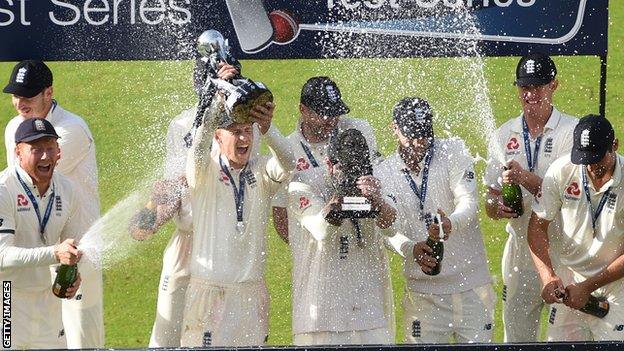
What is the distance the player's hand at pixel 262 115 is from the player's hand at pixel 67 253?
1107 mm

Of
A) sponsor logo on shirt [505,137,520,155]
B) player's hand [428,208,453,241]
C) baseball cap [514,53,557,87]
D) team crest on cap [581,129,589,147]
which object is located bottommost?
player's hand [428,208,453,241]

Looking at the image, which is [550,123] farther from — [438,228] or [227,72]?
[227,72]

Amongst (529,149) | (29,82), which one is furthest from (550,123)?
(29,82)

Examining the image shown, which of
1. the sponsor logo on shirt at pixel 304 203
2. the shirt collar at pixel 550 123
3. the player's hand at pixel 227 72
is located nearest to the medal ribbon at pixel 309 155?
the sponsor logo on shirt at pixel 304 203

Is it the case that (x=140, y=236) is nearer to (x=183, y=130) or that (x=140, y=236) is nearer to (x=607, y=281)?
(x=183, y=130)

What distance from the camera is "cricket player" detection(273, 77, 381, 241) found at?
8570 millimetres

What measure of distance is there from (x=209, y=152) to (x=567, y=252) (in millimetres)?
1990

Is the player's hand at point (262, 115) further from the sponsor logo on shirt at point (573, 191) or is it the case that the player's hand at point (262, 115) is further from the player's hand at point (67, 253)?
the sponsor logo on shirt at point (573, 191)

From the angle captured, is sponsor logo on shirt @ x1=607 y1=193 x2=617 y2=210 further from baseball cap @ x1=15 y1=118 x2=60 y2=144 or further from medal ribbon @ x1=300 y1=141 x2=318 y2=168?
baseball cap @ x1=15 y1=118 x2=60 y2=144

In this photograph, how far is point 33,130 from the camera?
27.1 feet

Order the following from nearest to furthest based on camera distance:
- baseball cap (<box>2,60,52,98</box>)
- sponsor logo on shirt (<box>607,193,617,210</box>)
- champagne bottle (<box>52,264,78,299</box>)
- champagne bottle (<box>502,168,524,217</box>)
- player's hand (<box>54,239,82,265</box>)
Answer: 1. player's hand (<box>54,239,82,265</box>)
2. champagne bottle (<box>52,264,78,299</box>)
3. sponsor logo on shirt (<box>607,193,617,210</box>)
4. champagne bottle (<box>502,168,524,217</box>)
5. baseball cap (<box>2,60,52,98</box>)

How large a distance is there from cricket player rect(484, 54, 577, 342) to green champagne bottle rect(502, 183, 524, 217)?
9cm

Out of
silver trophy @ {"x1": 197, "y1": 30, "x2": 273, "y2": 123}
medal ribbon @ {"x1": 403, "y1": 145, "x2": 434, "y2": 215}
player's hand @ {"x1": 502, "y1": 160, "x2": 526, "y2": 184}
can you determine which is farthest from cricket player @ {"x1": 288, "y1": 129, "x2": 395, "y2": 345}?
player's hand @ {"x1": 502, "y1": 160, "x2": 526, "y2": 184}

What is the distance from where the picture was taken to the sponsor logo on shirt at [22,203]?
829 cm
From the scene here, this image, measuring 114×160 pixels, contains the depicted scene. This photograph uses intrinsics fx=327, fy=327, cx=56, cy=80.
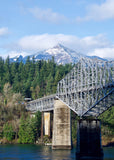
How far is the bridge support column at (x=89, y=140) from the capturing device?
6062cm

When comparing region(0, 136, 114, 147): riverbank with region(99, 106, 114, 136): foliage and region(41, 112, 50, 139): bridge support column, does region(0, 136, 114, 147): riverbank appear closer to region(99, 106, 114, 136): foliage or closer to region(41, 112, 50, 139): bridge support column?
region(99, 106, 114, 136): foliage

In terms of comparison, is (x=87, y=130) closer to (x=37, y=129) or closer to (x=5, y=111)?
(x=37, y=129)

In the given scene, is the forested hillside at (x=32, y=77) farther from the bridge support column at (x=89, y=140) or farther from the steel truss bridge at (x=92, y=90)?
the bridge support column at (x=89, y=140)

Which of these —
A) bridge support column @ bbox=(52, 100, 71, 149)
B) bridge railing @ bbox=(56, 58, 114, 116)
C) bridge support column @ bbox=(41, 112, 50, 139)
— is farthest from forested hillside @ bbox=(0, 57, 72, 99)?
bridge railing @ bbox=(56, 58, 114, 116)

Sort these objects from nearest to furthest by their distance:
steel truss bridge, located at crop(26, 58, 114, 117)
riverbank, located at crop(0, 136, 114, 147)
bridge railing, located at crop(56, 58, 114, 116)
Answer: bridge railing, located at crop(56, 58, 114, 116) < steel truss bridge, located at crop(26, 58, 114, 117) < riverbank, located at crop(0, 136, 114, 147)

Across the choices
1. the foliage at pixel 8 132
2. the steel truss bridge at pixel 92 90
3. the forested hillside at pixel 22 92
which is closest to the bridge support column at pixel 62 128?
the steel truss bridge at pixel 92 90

▸ **Problem requirements**: All lines from the one containing "Which of these —" through the final line of the listing above are to be reproduced exactly; include both and add nothing.

▸ **Answer for this exercise**:
Which of these —
A) bridge support column @ bbox=(52, 100, 71, 149)
B) bridge railing @ bbox=(56, 58, 114, 116)
C) bridge support column @ bbox=(41, 112, 50, 139)
— is farthest from forested hillside @ bbox=(0, 57, 72, 99)?
bridge railing @ bbox=(56, 58, 114, 116)

Sort these objects from nearest to furthest by their distance:
steel truss bridge, located at crop(26, 58, 114, 117)
riverbank, located at crop(0, 136, 114, 147)
bridge railing, located at crop(56, 58, 114, 116)
Answer: bridge railing, located at crop(56, 58, 114, 116) < steel truss bridge, located at crop(26, 58, 114, 117) < riverbank, located at crop(0, 136, 114, 147)

Across the choices
1. the foliage at pixel 8 132
2. the steel truss bridge at pixel 92 90
3. the forested hillside at pixel 22 92
which is closest to the bridge support column at pixel 62 128?
the steel truss bridge at pixel 92 90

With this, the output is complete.